Problem- Let $q$ be a power of a prime $p$ say $q=p^k$. Show that there exists a group $G$ of order $q(q-1)$ with a normal elementary abelian subgroup of order $q$ and such that all elements of order $p$ in $G$ are conjugate.
I tried it, but failed. let me write here what i thought
$\textbf{Try 1}$ - If i consider $G=(C_p$$\times C_p\times C_p...\times C_p)$$\times C_{q-1}$ where $C_p$'s direct product is $k$ times. Now it is a group of order $q(q-1)$ and also has a normal elementary abelian subgroup of order $q$ but doesn't satisfy all elements of order $p$ in $G$ are conjugate.

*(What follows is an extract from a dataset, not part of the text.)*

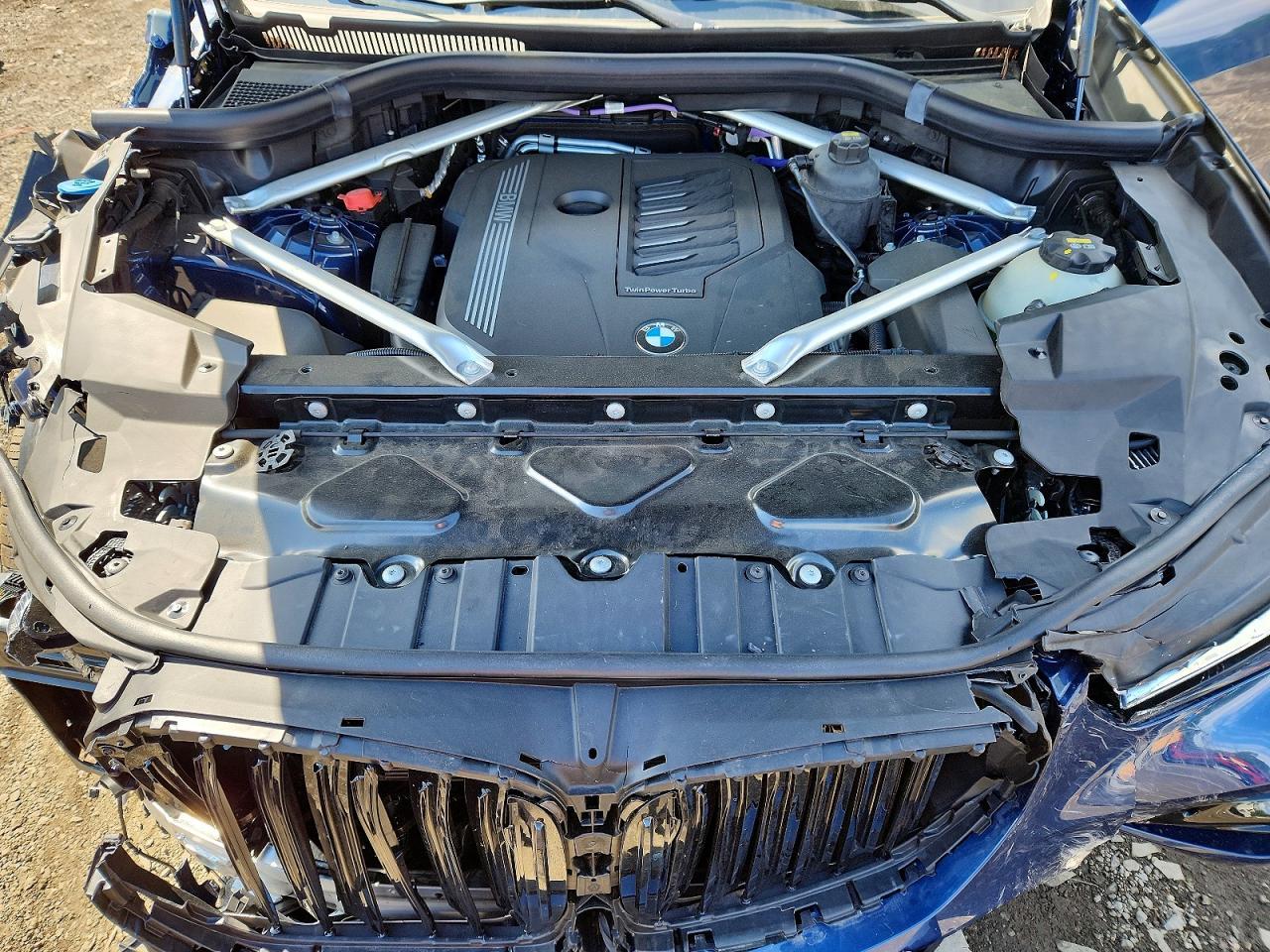 2023 BMW X5 xDrive40I - zdjęcie 12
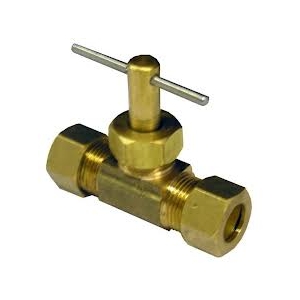 Straight Compression Valve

May be if I use semidirect products as $G=(C_p$$\times C_p\times C_p...\times C_p)\rtimes_\phi M$ for some group $M$ possibly non abelian of order $q-1$, Is there hope with this, this will need at least an hour of thinking and trying , and choosing a good $\phi$ too?
$\textbf{Try 2}$ - As we know that a minimal normal subgroup of finite solvable group is elementary abelian, so if i can look for a solvable group of order $q(q-1)$ s.t. it has a minimal normal subgroup of order $q$ i am half done, now "elements of order $p$ should be conjugate" is causing trouble. It may be satisfied here, but i am not sure.
Any help is appreciated.
Your Try 1 works, but you need to use a semidirect product.
To see how/why, let $C_p\times C_p\times\cdots \times C_p$ be the additive group of the finite field $\Bbb{F}_q$. Also let $C_{q-1}$ be the multiplicative group of the same field (known to be cyclic of order $q-1$). If we let $\Bbb{F}_q^*$ act on $\Bbb{F}_q$ by the field multiplication, then all the non-zero elements of $\Bbb{F}_q$ are in the same orbit of that action. The semidirect product then turns that orbit into a conjugacy class.
If you prefer another model (isomorphic to the previous one, but possibly easier to handle), try the group of matrices $$ G=\left\{\left(\begin{array}{cc}\alpha&\beta\\0&1\end{array}\right)\,\bigg\vert\,\alpha,\beta\in\Bbb{F}_q,\alpha\neq0\right\}. $$ You may also know this as the group of affine linear transformations of the line $\Bbb{F}_q$.